The example below uses something from the `re` package. It is set in the `flags` options:

In [27]:
import re
ndb.search(User.name.matches('david JONES', flags=re.IGNORECASE))

[{'name': 'David Jones',
  'birthday': {'month': 'january', 'day': 12, 'year': 1990}}]

The method `.matches()` requires a whole string match. 

There are some other `re` tricks, using the `.search()` method that looks for **substring** matches in the fields:

In [28]:
ndb.search(User.name.search('david', flags=re.IGNORECASE))

[{'name': 'David Jones',
  'birthday': {'month': 'january', 'day': 12, 'year': 1990}},
 {'name': 'David Melbourne',
  'birthday': {'month': 'february', 'day': 19, 'year': 1971}}]

The `flags=re.IGNORECASE` option seems to work with **strings** as the search term, but not with regular expressions.

::::::::::

== CHALLENGE 1 ==
List every distinct dictionary key that appears in the search results shown in the excerpt on ndb searches.

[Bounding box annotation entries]
::::::::::

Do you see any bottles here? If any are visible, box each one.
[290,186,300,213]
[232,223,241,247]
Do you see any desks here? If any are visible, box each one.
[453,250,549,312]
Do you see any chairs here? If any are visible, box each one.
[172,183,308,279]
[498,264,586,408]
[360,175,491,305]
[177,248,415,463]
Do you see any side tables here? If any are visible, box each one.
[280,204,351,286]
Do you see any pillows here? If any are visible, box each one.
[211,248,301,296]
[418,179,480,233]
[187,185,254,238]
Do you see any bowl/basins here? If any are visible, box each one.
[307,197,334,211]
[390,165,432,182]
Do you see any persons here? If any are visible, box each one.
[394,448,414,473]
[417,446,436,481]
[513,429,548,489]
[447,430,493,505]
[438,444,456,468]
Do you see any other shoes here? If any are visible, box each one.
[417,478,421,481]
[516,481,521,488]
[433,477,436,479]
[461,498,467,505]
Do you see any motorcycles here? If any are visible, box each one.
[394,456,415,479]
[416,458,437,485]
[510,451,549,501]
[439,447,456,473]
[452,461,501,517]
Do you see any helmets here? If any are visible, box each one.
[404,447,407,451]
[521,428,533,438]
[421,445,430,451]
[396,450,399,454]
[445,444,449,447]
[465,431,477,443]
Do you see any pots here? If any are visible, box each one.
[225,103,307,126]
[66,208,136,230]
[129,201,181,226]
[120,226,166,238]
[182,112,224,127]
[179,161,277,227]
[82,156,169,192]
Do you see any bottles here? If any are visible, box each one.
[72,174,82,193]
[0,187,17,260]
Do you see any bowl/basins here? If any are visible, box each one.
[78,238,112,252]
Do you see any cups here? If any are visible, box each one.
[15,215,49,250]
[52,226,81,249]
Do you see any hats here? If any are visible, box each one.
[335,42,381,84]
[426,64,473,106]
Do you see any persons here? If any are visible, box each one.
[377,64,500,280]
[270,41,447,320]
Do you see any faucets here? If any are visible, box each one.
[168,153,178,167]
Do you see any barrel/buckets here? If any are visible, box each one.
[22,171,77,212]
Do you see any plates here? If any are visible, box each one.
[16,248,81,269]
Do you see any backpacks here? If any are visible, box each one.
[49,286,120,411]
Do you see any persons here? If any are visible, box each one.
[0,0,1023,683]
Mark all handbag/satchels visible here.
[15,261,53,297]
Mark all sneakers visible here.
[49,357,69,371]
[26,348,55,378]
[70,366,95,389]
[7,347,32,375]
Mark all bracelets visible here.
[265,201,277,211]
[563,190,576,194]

::::::::::

== CHALLENGE 2 ==
Repeat the lines of the listing, starting with its first line and going on through the line with "[177,248,415,463]".

== CORRECT RESPONSE 1 ==
name, birthday, month, day, year

== CORRECT RESPONSE 2 ==
Do you see any bottles here? If any are visible, box each one.
[290,186,300,213]
[232,223,241,247]
Do you see any desks here? If any are visible, box each one.
[453,250,549,312]
Do you see any chairs here? If any are visible, box each one.
[172,183,308,279]
[498,264,586,408]
[360,175,491,305]
[177,248,415,463]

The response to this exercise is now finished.